---------- Records to use ----------
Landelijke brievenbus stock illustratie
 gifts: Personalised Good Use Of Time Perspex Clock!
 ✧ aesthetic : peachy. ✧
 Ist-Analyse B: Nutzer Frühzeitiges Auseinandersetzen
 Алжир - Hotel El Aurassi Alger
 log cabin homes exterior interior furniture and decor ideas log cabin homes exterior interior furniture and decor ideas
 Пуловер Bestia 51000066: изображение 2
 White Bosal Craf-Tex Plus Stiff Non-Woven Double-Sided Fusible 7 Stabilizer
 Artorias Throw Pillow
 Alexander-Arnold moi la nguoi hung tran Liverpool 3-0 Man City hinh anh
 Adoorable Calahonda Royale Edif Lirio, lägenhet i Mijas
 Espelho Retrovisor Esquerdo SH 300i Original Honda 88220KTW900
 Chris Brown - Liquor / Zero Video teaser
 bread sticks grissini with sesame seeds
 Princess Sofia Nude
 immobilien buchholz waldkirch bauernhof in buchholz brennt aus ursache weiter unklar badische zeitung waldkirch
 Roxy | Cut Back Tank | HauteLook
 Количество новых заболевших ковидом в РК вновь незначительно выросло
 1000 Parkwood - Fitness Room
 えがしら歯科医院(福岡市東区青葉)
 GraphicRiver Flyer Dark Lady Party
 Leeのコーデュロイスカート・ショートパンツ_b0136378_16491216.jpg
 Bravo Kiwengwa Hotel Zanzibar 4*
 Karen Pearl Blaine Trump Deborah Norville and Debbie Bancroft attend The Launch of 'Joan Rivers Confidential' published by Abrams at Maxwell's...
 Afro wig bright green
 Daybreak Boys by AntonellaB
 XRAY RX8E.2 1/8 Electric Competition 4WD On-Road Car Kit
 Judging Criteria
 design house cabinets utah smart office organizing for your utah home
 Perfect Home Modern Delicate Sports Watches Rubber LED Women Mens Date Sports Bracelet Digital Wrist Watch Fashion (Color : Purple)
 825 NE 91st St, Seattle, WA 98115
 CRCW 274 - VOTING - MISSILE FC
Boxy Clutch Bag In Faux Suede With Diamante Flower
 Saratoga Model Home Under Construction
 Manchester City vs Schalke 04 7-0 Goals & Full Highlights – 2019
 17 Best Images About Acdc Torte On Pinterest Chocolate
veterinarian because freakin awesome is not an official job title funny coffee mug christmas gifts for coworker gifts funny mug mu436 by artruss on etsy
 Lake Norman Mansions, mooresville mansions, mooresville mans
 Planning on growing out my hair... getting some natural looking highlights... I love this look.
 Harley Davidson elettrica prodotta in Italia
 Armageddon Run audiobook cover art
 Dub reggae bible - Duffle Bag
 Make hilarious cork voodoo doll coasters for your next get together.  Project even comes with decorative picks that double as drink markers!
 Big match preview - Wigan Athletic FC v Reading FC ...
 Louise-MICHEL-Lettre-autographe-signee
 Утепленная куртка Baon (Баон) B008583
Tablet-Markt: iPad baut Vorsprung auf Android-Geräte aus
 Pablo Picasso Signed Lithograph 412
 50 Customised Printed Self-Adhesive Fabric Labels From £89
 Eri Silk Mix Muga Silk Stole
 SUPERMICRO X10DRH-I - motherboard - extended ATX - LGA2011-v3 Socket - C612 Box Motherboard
----------
Restate precisely, and with nothing added, the lines from the one with "XRAY RX8E.2 1/8" through the final line of the material.

 XRAY RX8E.2 1/8 Electric Competition 4WD On-Road Car Kit
 Judging Criteria
 design house cabinets utah smart office organizing for your utah home
 Perfect Home Modern Delicate Sports Watches Rubber LED Women Mens Date Sports Bracelet Digital Wrist Watch Fashion (Color : Purple)
 825 NE 91st St, Seattle, WA 98115
 CRCW 274 - VOTING - MISSILE FC
Boxy Clutch Bag In Faux Suede With Diamante Flower
 Saratoga Model Home Under Construction
 Manchester City vs Schalke 04 7-0 Goals & Full Highlights – 2019
 17 Best Images About Acdc Torte On Pinterest Chocolate
veterinarian because freakin awesome is not an official job title funny coffee mug christmas gifts for coworker gifts funny mug mu436 by artruss on etsy
 Lake Norman Mansions, mooresville mansions, mooresville mans
 Planning on growing out my hair... getting some natural looking highlights... I love this look.
 Harley Davidson elettrica prodotta in Italia
 Armageddon Run audiobook cover art
 Dub reggae bible - Duffle Bag
 Make hilarious cork voodoo doll coasters for your next get together.  Project even comes with decorative picks that double as drink markers!
 Big match preview - Wigan Athletic FC v Reading FC ...
 Louise-MICHEL-Lettre-autographe-signee
 Утепленная куртка Baon (Баон) B008583
Tablet-Markt: iPad baut Vorsprung auf Android-Geräte aus
 Pablo Picasso Signed Lithograph 412
 50 Customised Printed Self-Adhesive Fabric Labels From £89
 Eri Silk Mix Muga Silk Stole
 SUPERMICRO X10DRH-I - motherboard - extended ATX - LGA2011-v3 Socket - C612 Box Motherboard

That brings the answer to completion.